> EXERCISE REQUIREMENTS
Rewrite the commentary on returnees in Akwa Ibom from the words "From antiquity to" through the words "up in Lagos.", replacing "United States" with "USA" wherever it occurs.

> PAGE EXCERPT
────

In the late 1980s or thereabout, Ray Ekpu packaged a fundraising programme for his village in Akwa Ibom and brought Arthur Nzeribe, who announced a scholarship foundation for indigent students of the community to study in universities. Recently, when Udeme Ufot of the SO & U advertising firm clocked 60 all roads for his friends across the country, the de crème de la crème, were leading to his village at Etinan in Akwa Ibom for a thanksgiving all because he wanted “to draw attention” to deplorable roads passing through his village.

Granted that the meaning of “returnee” is as assumed by those making a taunt of it, what is wrong in a country like Nigeria, where high premium is placed on state of origin over residency for an indigene who intends to join politics in his country home?

From antiquity to contemporary time, history abound of leaders that return to their nativity and assume some sort of deus ex machina role. Think of the biblical Moses in the liberation movement in the ancient Israel! In the same vein, two most prominent and powerful Igbos, in my estimation, are legendary Nnamdi Azikiwe, known across the globe as Zik of Africa, and Emeka Odumegwu-Ojukwu. The two of them were born in Zungeru, in the present day Niger State in November 1904 and 1933 respectively. Zik was educated in the United States. On returning to Nigeria, he lived in Lagos, where he had his major exploits in politics. Ojukwu, who was fluent in Hausa and Yoruba before speaking his native Igbo, was also brought up in Lagos.

Though, Zik’s pan-Nigerianness and pan-Africaness have been a subject of criticism among a segment of the Igbos, owing to Nigeria’s ethnocentrism, the fact remains that the Igbos were unalloyed in their commitment to being loyal and ever committed to following Zik while his robustly engaged political career lasted. In the case of Ojukwu, the fact that 50 years after, the disastrous relics of the Nigerian Civil War still remain a sore to the Igbos in Nigeria, yet the Igbos remain unregretful for faithfully identifying with Ojukwu, who was the main prosecutor on the Biafran side of the war. Their Zungeru birth place did not count while their cosmopolitan orientation was considered a plus for the Igbos to get to their envisaged place in the Nigerian nation.

Who really is a returnee in Akwa Ibom? Let us take a look at those who eke out a living through their toils in Lagos or elsewhere and at the same time have filial identification with the plight and aspirations of their native community. Let us compare the former with those that attain prominence through mandate given to them to render service to the public and at the end of their service they relocate to Abuja or elsewhere outside Akwa Ibom because they have fed fat and elevated to status no longer fit for habitation in the Akwa Ibom environment. Let us also take a glance at a politician with serial record of profiteering in elections after elections in Akwa Ibom, who leaves to unwind elsewhere, leaving his followers in the lurch, only to return for next election.

────

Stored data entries
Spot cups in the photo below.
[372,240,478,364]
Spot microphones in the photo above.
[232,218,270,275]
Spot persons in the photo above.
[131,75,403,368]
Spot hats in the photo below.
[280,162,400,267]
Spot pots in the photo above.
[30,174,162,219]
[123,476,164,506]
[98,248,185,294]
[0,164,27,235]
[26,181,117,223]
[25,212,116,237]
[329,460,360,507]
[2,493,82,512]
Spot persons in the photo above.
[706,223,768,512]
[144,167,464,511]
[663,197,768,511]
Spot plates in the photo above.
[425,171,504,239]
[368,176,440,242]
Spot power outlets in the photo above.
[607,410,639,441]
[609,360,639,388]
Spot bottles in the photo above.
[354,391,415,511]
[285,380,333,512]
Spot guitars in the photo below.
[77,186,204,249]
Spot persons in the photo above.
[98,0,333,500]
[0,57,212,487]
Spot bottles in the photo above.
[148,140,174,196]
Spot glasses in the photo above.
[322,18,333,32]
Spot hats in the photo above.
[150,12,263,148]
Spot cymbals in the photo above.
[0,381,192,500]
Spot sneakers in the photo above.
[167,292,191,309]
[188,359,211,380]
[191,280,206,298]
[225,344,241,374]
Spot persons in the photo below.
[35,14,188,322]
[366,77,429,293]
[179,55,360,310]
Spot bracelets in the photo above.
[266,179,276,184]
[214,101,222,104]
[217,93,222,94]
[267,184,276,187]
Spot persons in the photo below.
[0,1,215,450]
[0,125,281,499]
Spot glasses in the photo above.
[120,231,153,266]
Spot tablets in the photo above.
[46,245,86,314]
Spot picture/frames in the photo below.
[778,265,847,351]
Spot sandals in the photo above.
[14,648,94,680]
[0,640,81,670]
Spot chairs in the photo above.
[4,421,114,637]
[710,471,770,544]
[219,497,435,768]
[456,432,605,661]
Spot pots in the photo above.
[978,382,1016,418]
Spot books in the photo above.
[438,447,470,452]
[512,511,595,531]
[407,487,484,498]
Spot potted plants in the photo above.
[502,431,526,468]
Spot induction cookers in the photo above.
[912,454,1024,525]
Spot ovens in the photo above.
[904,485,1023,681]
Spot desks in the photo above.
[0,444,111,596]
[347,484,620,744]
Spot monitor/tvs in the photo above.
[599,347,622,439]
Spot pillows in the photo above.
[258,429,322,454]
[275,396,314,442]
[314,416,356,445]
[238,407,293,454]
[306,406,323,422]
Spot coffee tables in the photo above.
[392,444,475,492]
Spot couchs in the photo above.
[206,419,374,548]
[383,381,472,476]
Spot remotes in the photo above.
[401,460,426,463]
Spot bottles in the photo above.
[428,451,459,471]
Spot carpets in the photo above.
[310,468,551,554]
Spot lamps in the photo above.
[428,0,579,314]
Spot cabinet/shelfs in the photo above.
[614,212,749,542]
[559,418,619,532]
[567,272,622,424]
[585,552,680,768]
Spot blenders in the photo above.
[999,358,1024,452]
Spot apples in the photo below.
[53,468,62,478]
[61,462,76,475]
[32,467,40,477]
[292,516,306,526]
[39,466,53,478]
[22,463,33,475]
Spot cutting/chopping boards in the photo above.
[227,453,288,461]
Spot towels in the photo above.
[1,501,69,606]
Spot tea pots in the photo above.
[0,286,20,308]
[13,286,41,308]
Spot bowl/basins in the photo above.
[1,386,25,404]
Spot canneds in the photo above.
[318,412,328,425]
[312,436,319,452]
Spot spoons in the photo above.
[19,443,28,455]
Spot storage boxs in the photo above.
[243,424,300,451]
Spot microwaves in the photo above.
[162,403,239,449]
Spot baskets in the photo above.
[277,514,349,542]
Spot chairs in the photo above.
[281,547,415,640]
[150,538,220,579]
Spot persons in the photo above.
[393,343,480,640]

────

> RESPONSE TO THIS EXERCISE
From antiquity to contemporary time, history abound of leaders that return to their nativity and assume some sort of deus ex machina role. Think of the biblical Moses in the liberation movement in the ancient Israel! In the same vein, two most prominent and powerful Igbos, in my estimation, are legendary Nnamdi Azikiwe, known across the globe as Zik of Africa, and Emeka Odumegwu-Ojukwu. The two of them were born in Zungeru, in the present day Niger State in November 1904 and 1933 respectively. Zik was educated in the USA. On returning to Nigeria, he lived in Lagos, where he had his major exploits in politics. Ojukwu, who was fluent in Hausa and Yoruba before speaking his native Igbo, was also brought up in Lagos.